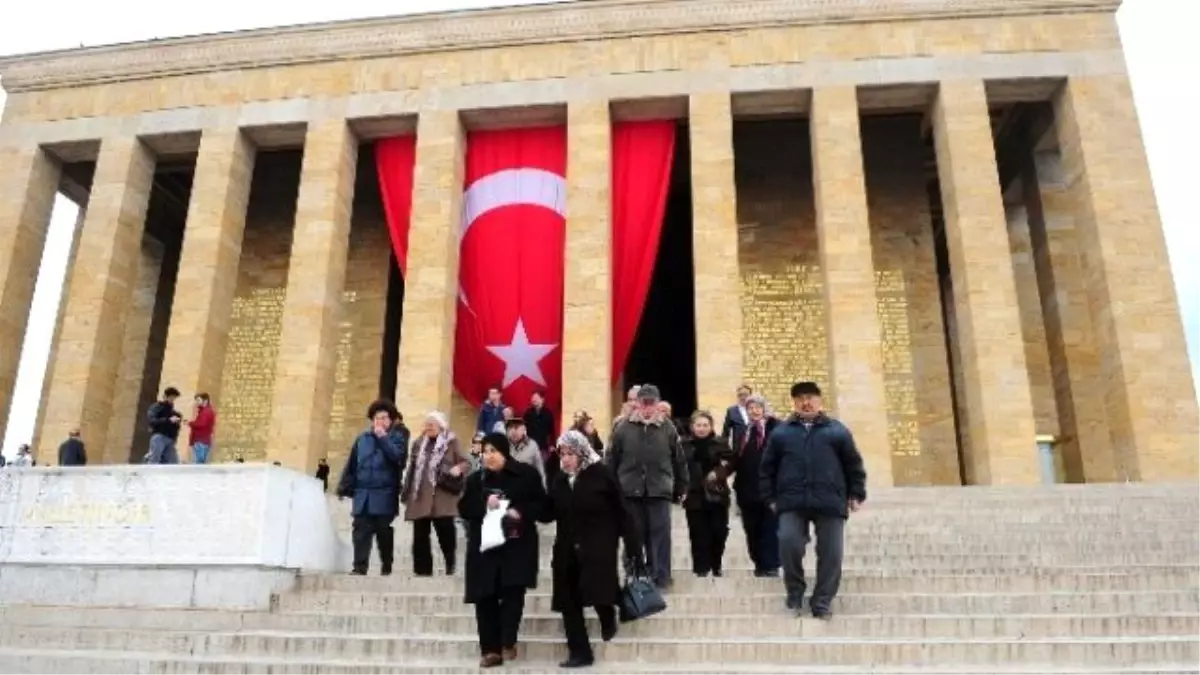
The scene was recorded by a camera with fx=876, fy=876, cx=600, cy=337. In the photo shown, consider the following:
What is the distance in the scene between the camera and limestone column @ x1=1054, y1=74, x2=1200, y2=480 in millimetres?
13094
........
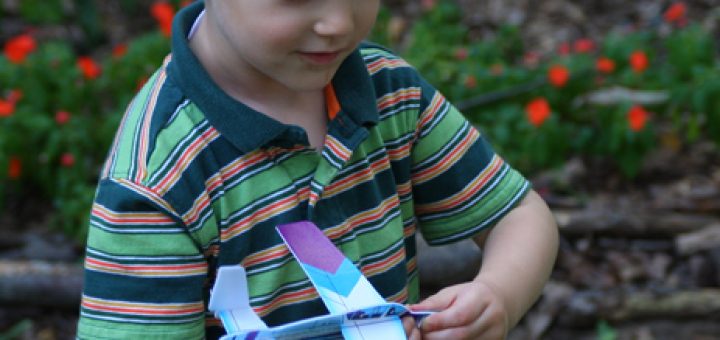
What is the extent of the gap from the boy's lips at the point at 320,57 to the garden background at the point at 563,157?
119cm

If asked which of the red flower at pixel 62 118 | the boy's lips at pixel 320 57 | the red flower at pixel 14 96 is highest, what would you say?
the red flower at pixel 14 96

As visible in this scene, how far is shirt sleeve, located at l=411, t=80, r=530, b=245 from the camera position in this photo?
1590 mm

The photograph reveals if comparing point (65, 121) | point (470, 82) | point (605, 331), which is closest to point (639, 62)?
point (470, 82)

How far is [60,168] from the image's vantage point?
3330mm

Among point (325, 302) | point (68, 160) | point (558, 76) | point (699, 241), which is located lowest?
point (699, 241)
........
§ PROBLEM DETAILS: Count the lines in the records above that contain the string "scene", treating uppercase and lowercase as different. Give only the number.

§ FINAL RESULT: 3